§ Problem to work on
What are the lines from the one with "Say Something - A" through the end of the records below, written out exactly and without the pictures?

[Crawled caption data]
══════════════════════════════

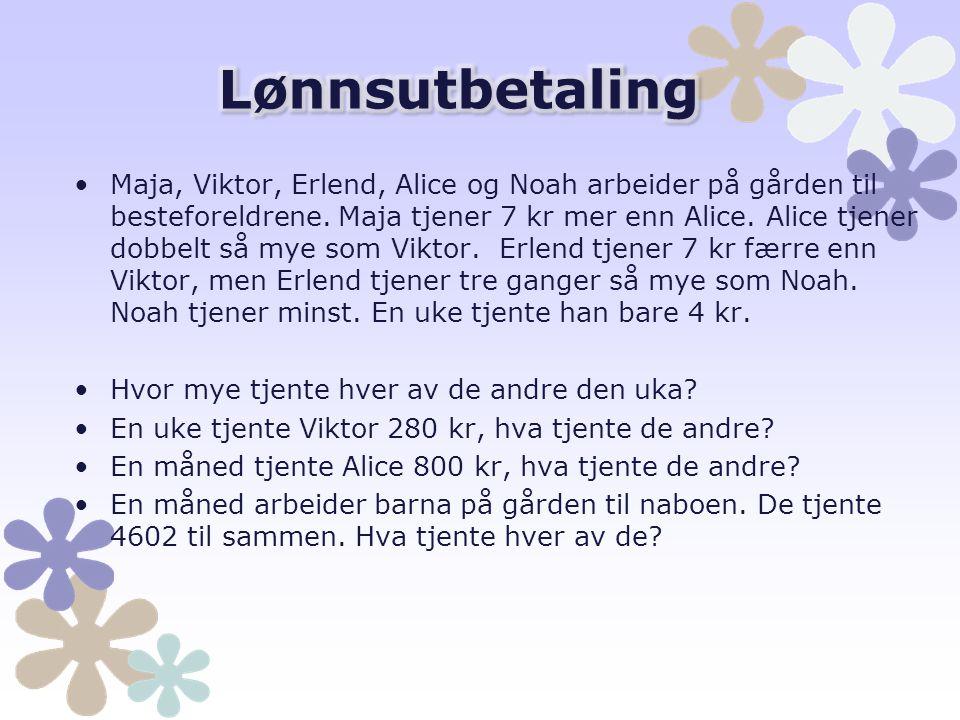Maja, Viktor, Erlend, Alice og Noah arbeider på gården til besteforeldrene. Maja tjener 7 kr mer enn Alice. Alice tjener dobbelt så mye som Viktor. Er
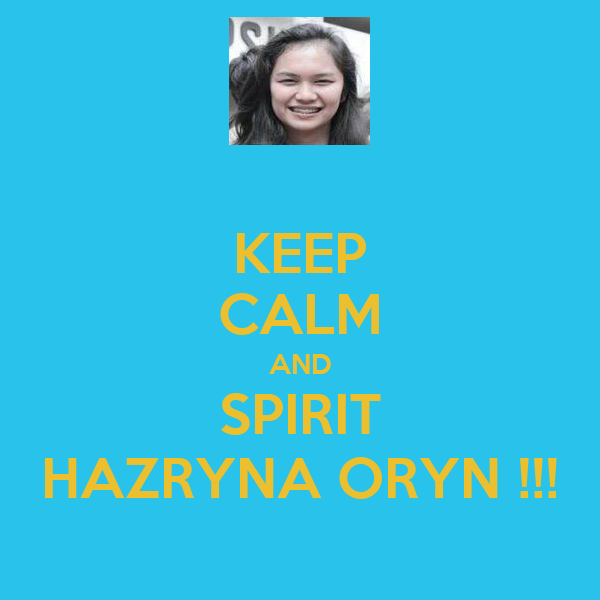 KEEP CALM AND SPIRIT HAZRYNA ORYN !!!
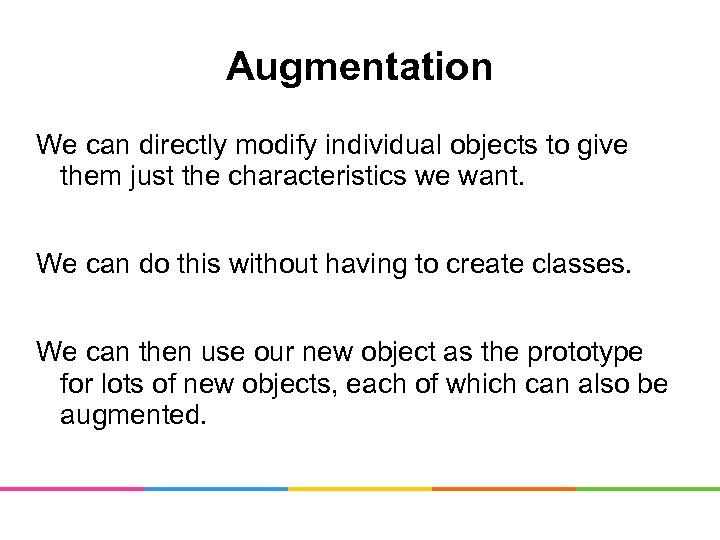 Augmentation We can directly modify individual objects to give them just the characteristics we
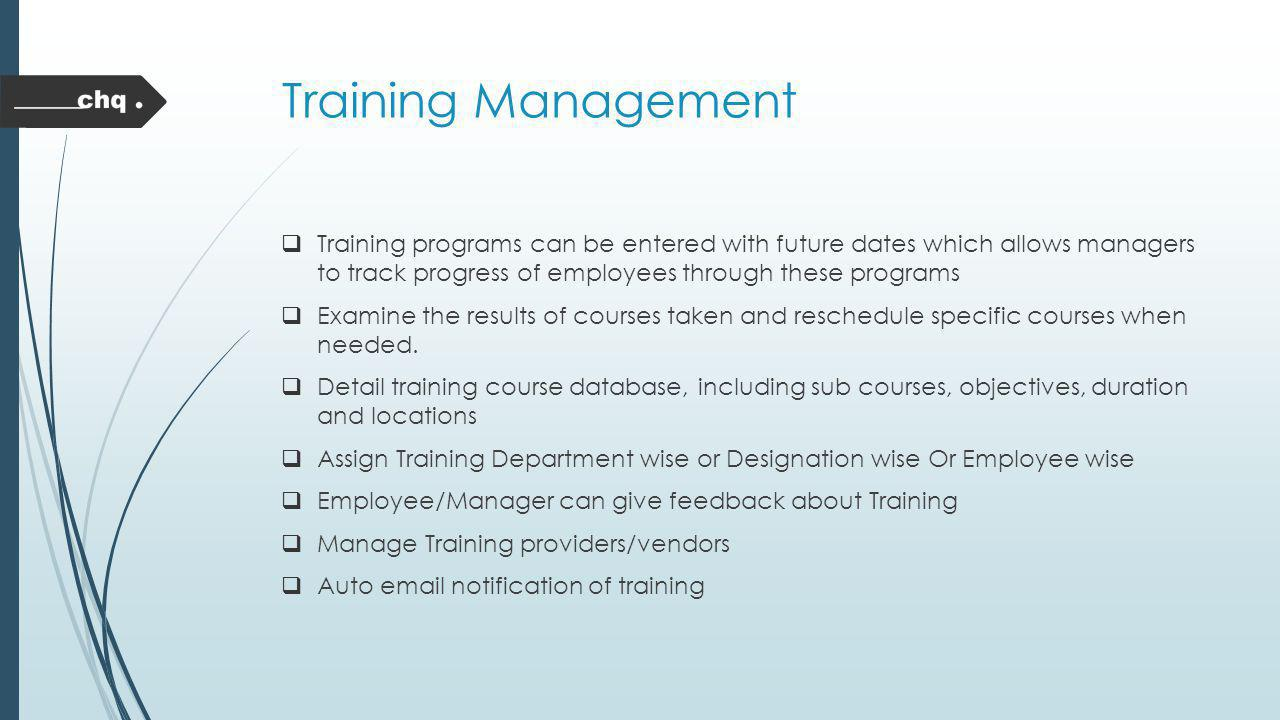 Training Management Training programs can be entered with future dates which allows managers to track progress of employees through these programs.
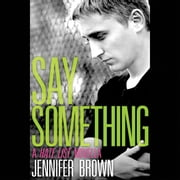Say Something - A Hate List Novella audiobook by Jennifer Brown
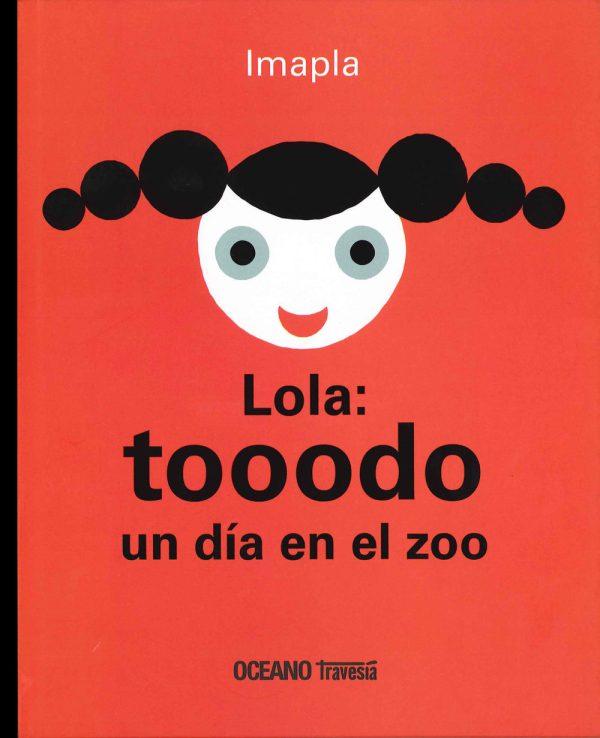 Portada del llibre infantil Lola: tooodo un día en el zoo d'Imapla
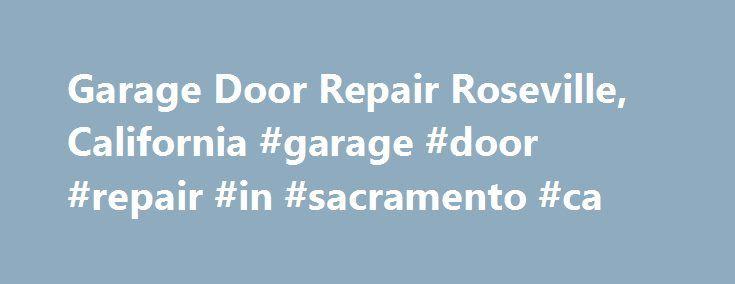 25 best ideas about overhead garage door on pinterest for Garage door repair roseville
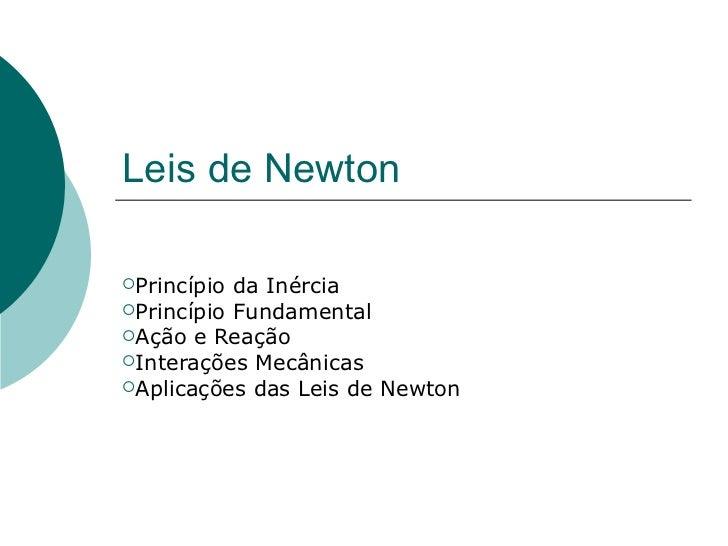Leis de Newton <ul><li>Princípio da Inércia </li></ul><ul><li>Princípio Fundamental </li></ul><ul><li>Ação e Reação </li><...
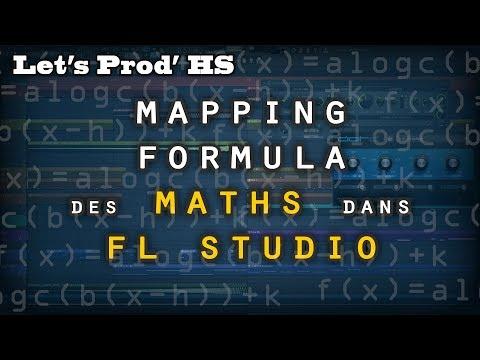 Let's Prod' HS | Mapping Formula : des mathématiques dans FL Studio 😱🤒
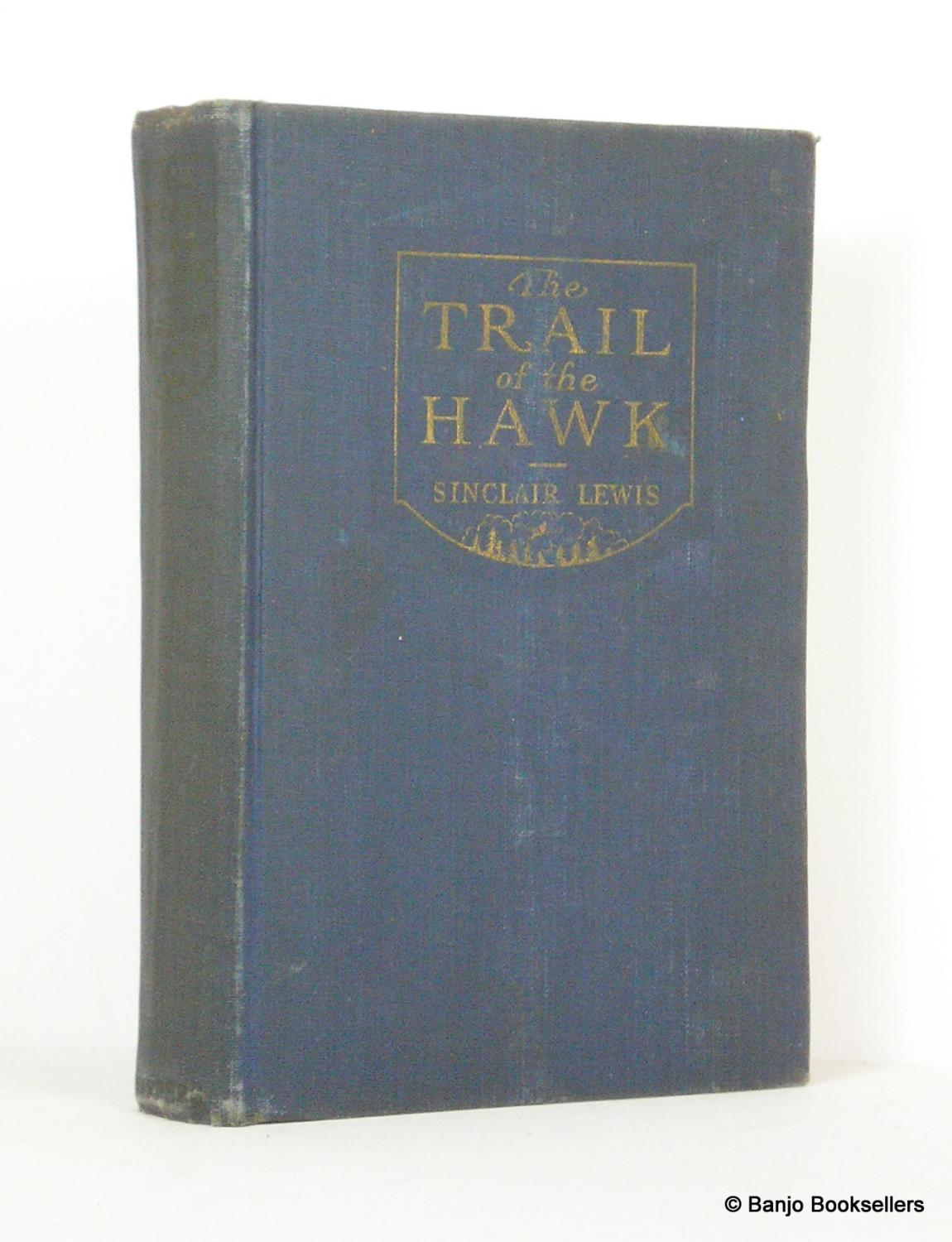 The Trail of the Hawk: A Comedy of the Seriousness of Life Lewis, Sinclair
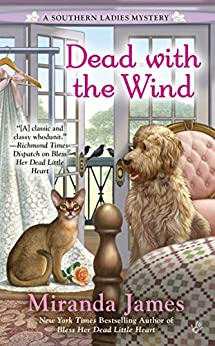 Dead with the Wind (A Southern Ladies Mystery Book 2) by [James, Miranda]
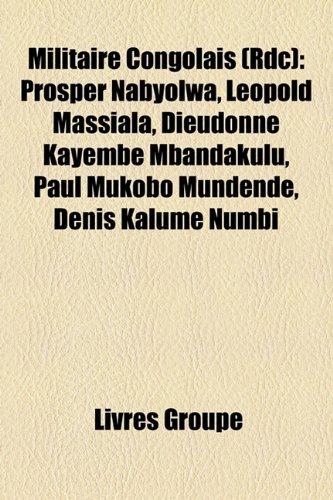 9781159777098: Militaire Congolais (Rdc): Prosper Nabyolwa, Lopold Massiala, Dieudonn Kayembe Mbandakulu, Paul Mukobo Mundende, Denis Kalume Numbi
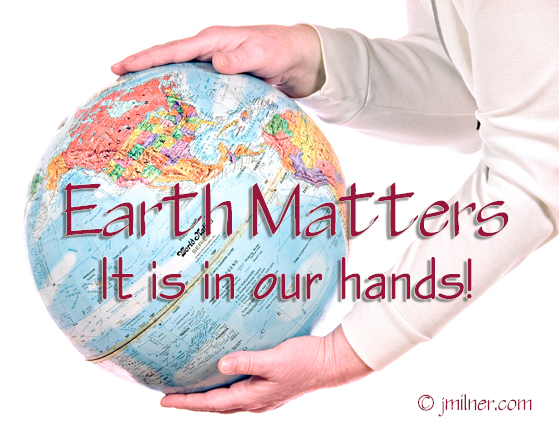 Earth Matters by Jacqueline Milner – Wake Up!  Your Planet Needs You!  June 12, 2012
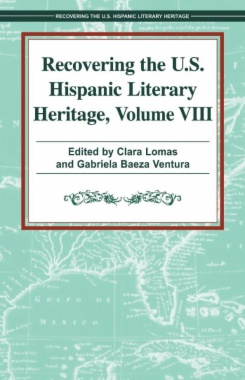 Recovering the U.S. Hispanic Literary Heritage, Vol. VIII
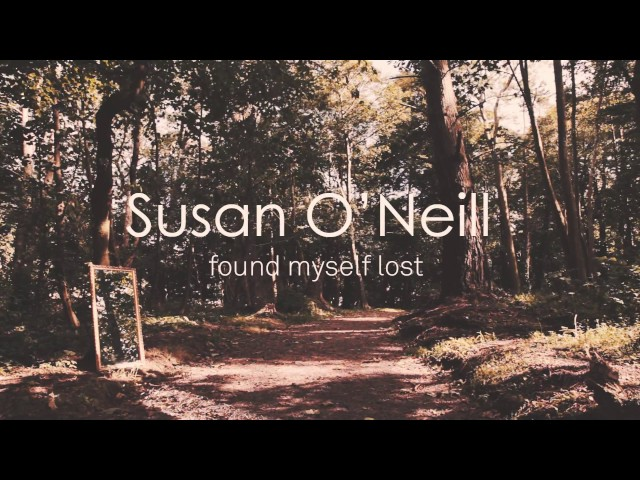 Found Myself Lost - SON (Susan O'Neill)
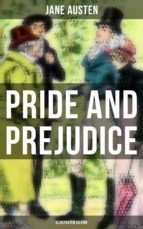 PRIDE AND PREJUDICE (Illustrated Edition) (ebook)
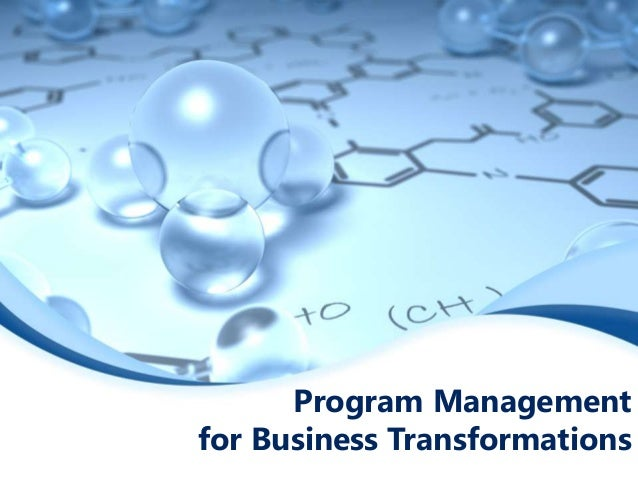 Program Management for Business Transformations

══════════════════════════════

§ Answer section
Say Something - A Hate List Novella audiobook by Jennifer Brown
 Portada del llibre infantil Lola: tooodo un día en el zoo d'Imapla
 25 best ideas about overhead garage door on pinterest for Garage door repair roseville
Leis de Newton <ul><li>Princípio da Inércia </li></ul><ul><li>Princípio Fundamental </li></ul><ul><li>Ação e Reação </li><...
 Let's Prod' HS | Mapping Formula : des mathématiques dans FL Studio 😱🤒
 The Trail of the Hawk: A Comedy of the Seriousness of Life Lewis, Sinclair
 Dead with the Wind (A Southern Ladies Mystery Book 2) by [James, Miranda]
 9781159777098: Militaire Congolais (Rdc): Prosper Nabyolwa, Lopold Massiala, Dieudonn Kayembe Mbandakulu, Paul Mukobo Mundende, Denis Kalume Numbi
 Earth Matters by Jacqueline Milner – Wake Up!  Your Planet Needs You!  June 12, 2012
 Recovering the U.S. Hispanic Literary Heritage, Vol. VIII
 Found Myself Lost - SON (Susan O'Neill)
 PRIDE AND PREJUDICE (Illustrated Edition) (ebook)
 Program Management for Business Transformations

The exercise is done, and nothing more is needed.